Le roi dit:--Préparez les coins et les crampons.
Pour la troisième fois parleras-tu? Réponds.
Fabrice, sans qu'un mot d'entre ses lèvres sorte,
Regarde le roi d'Arle et d'une telle sorte,
Avec un si superbe éclair, qu'il l'interdit;
Et Ratbert, furieux sous ce regard, bondit
Et crie, en s'arrachant le poil de la moustache
--Je te trouve idiot et mal en point, et sache
Que les jouets d'enfant étaient pour toi, vieillard!
Çà, rends-moi ce trésor, fruit de tes vols, pillard!
Et ne m'irrite pas, ou ce sera ta faute,
Et je vais envoyer sur la tour la plus haute
Ta tête au bout d'un pieu se taire dans la nuit.
Mais l'aïeul semble d'ombre et de pierre construit;
On dirait qu'il ne sait pas même qu'on lui parle.
--Le brodequin! A toi, bourreau! dit le roi d'Arle.
Le bourreau vient, la foule effarée écoutait.
On entend l'os crier, mais la bouche se tait.
Toujours prêt à frapper le prisonnier en traître,
Le coupe-tête jette un coup d'oeil à son maître.
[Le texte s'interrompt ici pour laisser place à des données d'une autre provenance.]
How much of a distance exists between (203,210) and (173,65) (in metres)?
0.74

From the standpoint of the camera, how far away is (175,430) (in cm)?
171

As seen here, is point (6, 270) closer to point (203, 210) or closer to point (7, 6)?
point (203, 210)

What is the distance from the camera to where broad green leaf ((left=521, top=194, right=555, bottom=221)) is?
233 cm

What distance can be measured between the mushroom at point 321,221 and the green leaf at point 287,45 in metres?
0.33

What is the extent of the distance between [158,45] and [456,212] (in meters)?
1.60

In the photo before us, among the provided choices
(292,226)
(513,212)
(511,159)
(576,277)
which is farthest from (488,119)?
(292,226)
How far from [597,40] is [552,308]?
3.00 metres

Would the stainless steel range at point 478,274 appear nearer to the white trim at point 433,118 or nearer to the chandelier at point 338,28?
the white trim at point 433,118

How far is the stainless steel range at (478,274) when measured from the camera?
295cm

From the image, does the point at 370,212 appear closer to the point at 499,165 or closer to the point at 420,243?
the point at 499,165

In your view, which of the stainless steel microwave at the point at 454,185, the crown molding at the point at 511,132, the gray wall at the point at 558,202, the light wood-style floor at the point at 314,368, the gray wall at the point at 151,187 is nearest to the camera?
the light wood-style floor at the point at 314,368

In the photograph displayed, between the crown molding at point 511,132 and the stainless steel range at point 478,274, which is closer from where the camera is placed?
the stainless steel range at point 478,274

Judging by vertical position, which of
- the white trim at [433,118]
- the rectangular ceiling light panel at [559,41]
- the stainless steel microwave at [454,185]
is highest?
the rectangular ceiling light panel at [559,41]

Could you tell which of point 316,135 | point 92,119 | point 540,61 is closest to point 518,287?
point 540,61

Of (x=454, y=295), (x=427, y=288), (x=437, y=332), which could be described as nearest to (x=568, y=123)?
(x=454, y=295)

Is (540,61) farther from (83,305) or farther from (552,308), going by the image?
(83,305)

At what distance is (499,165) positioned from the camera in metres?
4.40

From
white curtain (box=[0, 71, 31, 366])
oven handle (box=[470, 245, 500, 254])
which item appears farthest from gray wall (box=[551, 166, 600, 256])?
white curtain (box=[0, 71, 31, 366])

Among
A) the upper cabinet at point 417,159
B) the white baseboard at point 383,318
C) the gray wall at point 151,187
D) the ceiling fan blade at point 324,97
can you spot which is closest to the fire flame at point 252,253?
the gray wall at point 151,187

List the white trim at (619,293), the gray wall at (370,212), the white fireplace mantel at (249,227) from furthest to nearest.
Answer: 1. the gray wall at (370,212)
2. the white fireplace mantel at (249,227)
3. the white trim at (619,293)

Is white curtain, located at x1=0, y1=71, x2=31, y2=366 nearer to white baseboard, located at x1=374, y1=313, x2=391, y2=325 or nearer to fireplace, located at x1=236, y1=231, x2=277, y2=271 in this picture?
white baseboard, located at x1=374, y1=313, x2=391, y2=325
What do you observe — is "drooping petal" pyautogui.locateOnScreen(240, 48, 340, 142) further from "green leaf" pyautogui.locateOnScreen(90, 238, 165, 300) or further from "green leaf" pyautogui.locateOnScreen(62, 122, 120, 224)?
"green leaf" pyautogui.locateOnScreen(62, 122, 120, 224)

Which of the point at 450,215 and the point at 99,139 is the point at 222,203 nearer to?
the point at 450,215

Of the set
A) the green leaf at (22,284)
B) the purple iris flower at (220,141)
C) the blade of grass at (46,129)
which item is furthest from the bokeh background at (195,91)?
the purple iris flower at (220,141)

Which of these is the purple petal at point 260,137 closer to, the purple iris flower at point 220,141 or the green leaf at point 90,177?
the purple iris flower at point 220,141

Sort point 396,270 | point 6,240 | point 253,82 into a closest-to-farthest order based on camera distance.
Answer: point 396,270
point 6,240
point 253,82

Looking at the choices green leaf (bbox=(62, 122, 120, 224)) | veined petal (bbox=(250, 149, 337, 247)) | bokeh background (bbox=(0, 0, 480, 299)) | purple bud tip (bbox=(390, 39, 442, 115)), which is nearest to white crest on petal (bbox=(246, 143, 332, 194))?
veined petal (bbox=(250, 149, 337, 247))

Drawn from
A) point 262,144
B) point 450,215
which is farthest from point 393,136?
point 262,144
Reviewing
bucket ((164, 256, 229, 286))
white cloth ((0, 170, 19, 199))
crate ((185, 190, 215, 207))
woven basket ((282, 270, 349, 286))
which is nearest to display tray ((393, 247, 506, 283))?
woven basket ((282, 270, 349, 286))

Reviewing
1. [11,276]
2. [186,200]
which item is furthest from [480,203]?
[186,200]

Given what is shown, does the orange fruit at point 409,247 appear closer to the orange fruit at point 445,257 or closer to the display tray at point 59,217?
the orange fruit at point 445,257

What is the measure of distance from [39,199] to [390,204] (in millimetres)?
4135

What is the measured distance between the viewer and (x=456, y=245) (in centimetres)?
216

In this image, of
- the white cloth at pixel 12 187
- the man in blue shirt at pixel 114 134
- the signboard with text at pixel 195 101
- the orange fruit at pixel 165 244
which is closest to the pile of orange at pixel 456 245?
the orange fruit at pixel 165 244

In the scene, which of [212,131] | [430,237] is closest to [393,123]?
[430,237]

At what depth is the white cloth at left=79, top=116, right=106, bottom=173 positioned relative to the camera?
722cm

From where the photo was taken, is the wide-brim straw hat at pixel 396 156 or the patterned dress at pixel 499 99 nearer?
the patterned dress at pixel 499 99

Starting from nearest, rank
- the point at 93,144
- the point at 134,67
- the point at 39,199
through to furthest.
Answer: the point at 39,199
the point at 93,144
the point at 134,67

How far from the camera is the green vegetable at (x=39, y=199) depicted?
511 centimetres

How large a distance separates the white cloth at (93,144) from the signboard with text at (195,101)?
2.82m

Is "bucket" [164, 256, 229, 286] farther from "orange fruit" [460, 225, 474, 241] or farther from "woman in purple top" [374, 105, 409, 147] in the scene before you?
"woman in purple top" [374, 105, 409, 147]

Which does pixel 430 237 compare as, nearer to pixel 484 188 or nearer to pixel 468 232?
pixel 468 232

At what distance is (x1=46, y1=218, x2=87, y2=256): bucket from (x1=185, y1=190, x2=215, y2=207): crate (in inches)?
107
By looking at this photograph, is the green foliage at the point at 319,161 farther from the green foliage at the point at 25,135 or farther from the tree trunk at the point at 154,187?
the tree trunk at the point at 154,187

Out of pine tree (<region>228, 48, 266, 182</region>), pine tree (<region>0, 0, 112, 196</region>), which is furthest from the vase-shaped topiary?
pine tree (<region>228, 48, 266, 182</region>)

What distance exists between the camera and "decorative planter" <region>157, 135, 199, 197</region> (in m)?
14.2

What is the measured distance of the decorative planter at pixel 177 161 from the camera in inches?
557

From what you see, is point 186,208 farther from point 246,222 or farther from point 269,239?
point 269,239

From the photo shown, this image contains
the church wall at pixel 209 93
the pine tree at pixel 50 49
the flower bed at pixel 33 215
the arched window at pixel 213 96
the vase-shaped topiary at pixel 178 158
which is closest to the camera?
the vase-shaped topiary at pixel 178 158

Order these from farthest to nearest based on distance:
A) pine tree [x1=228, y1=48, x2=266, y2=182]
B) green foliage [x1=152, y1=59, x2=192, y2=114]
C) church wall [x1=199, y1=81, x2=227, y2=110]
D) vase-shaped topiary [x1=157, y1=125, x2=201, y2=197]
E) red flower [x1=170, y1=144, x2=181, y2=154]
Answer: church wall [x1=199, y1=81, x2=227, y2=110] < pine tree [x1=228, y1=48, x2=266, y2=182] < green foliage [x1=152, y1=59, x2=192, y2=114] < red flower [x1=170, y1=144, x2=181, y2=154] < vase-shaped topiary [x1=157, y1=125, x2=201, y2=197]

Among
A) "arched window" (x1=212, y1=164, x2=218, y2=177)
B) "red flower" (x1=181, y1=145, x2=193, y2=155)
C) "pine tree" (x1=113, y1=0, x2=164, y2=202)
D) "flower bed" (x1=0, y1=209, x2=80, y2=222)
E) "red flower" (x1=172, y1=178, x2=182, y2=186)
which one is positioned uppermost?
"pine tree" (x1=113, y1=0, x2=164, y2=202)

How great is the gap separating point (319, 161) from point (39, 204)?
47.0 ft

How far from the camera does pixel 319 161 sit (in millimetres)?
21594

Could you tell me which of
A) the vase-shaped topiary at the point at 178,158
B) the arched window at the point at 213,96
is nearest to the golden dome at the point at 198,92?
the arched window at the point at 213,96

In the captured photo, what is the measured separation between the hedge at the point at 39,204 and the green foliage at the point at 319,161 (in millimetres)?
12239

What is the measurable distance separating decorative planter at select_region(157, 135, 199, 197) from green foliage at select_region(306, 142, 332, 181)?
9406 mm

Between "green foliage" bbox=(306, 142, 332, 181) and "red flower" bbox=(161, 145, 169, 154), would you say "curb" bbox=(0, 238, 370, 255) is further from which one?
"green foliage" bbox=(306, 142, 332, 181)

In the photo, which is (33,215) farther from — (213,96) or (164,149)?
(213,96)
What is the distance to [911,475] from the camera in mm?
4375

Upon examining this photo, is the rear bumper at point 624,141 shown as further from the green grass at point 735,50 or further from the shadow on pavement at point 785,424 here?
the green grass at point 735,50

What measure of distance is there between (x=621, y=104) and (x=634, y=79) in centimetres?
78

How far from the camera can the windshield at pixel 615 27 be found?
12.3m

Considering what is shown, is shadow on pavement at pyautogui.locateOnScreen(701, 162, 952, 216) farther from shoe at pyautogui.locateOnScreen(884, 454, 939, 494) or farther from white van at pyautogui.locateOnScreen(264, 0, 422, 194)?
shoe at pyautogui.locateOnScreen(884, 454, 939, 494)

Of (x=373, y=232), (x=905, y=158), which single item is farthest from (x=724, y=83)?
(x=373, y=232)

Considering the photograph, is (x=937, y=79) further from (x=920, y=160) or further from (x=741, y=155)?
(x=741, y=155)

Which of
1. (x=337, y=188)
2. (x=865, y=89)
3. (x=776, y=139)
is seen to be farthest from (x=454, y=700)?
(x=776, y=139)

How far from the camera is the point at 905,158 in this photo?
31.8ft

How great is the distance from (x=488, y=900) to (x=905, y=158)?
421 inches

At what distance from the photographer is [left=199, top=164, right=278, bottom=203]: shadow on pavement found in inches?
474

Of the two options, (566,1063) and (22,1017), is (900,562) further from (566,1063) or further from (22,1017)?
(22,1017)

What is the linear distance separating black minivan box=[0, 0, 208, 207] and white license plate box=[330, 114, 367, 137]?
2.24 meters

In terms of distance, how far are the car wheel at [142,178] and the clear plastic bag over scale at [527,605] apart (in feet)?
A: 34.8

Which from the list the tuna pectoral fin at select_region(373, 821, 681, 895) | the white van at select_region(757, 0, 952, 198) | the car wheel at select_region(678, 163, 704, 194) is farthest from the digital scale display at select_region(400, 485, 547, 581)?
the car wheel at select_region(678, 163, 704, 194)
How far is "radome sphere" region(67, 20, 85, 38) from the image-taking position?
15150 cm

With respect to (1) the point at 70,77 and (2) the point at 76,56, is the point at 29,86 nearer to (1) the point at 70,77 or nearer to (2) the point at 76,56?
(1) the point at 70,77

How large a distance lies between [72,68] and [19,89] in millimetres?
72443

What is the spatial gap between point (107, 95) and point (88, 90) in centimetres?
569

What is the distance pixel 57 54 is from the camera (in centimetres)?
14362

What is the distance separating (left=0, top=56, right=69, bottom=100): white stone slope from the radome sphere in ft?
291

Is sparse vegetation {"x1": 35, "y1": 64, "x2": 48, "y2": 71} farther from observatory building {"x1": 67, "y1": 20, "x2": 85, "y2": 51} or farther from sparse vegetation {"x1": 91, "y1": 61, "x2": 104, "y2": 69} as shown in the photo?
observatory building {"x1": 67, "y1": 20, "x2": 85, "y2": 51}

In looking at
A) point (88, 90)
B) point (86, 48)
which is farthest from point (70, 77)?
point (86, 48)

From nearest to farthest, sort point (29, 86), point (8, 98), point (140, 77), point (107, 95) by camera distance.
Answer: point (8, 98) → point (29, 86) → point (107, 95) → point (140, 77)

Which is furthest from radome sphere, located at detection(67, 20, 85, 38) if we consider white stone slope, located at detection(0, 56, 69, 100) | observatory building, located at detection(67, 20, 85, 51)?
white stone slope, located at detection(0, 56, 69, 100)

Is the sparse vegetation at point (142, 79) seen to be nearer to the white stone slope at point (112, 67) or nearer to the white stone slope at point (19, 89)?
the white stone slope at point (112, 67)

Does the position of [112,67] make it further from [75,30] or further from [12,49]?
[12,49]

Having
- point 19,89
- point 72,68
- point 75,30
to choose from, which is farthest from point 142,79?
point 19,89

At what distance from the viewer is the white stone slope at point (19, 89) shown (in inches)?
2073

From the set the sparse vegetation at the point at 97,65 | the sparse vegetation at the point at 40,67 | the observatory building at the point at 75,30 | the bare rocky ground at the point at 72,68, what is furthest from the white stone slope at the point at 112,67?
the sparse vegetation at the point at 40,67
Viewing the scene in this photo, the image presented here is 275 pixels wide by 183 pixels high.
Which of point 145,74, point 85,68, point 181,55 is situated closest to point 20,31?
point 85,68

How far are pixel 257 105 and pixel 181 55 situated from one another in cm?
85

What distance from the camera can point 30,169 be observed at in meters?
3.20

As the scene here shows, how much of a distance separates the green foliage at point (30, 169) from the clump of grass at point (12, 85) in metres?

--Attends que je te fasse un signe, dit Ratbert.
Et, reprenant:
--Voyons, toi chevalier haubert,
Hais cadet, toi marquis, mais bâtard, si tu donnes
Ces quelques diamants de plus à mes couronnes,
Si tu veux me livrer ce trésor, je te fais
Prince, et j'ai dans mes ports dix galères de Fez
Dont je te fais présent avec cinq cents esclaves.
Le vieillard semble sourd et muet.
--Tu me braves!
Eh bien! tu vas pleurer, dit le fauve empereur.
XIV
RATBERT REND L'ENFANT À L'AÏEUL
Et voici qu'on entend comme un souffle d'horreur
Frémir, même en cette ombre et même en cette horde.
Une civière passe, il y pend une corde;
Un linceul la recouvre; on la pose à l'écart;
On voit deux pieds d'enfants qui sortent du brancard.
Fabrice, comme au vent se renverse un grand arbre,
Tremble, et l'homme de chair sous cette homme de marbre
Reparaît; et Ratbert fait lever le drap noir.
C'est elle! Isora! pâle, inexprimable à voir,
Étranglée; et sa main crispée, et cela navre,
Tient encore un hochet; pauvre petit cadavre!
L'aïeul tressaille avec la force d'un géant;
Formidable, il arrache au brodequin béant
Son pied dont le bourreau vient de briser le pouce;
Les bras toujours liés, de l'épaule il repousse
Tout ce tas de démons, et va jusqu'à l'enfant,
Et sur ses deux genoux tombe, et son coeur se fend.